The second level of examinations consisted of more accurate, complementary laboratory tests used to diagnose the exact type of IEM. Finally, diagnoses were verified by the third level of laboratory tests, which consisted of enzymatic and genetic assessment.

Data were analyzed using SPSS version 17. Chi-square and Fisher exact tests were used to assess qualitative variables.

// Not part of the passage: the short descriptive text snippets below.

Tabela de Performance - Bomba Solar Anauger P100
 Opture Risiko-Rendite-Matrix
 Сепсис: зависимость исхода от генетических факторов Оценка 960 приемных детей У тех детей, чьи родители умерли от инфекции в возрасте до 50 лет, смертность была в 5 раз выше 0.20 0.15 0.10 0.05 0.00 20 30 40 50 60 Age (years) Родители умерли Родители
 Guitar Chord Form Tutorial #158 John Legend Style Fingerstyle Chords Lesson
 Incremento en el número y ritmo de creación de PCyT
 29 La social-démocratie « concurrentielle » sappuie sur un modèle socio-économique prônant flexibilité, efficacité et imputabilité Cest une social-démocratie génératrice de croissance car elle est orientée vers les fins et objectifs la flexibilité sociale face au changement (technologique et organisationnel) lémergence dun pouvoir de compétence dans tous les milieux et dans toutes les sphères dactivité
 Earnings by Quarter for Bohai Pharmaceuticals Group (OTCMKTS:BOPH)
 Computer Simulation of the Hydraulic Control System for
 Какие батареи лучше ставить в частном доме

All the procedures were performed in accordance with the ethical standards of the responsible institutional and national committees on human experimentation and with the Helsinki Declaration of 1975, as revised in 2000. Informed consent for inclusion in the study was obtained from all patients.

4. Results

The present study involved 180 patients with suspected IEMs, including 87 (48.3%) female and 93 (51.7%) male patients. Sixty (33.3%) patients received definite diagnoses of IEMs. In all, 102 (61.2 %) patients were younger than 1 year old, and the rest were older. Table 2 shows the descriptive characteristics of the patients. The most common clinical manifestations in patients with a verified diagnosis of IEM were poor feeding or failure to thrive (20%) and lethargy or coma (16.7%). Figure 1 shows the frequency of clinical signs and symptoms of IEMs in this study. Definitive diagnoses were made in 43 (80%) patients by general tests (first and second level) and in the rest of patients (20%) by more specialized tests.

Table 2.

Descriptive Statistics of Patients With Suspected IEMs

CharacteristicsNo. (%)
Female87 (48.3)
Male93 (51.7)
< 1109 (61.2)
1 - 551 (28.7)
5 - 1013 (7.3)
10 - 154 (2.2)
> 151 (0.6)
Laboratory Tests
First level63 (37.3)
Second level88 (52.1)
Third level18 (10.7)
Clinical findings for IEMs
Clinical findings for IEMs

The clinical manifestations of disorders and the test results for male and female patients of different ages were not significantly different. However, in the patients younger than 1 year old, who were the largest group (50%), one-third (34.2%) of primary clinical presentations were poor feeding or failure to thrive. Seizures (14%) and hypotonia or hypertonia (12%) were the second and third most common clinical presentations. In patients older than 1 year, the most common clinical presentations were skeletal malformations and dysmorphic features.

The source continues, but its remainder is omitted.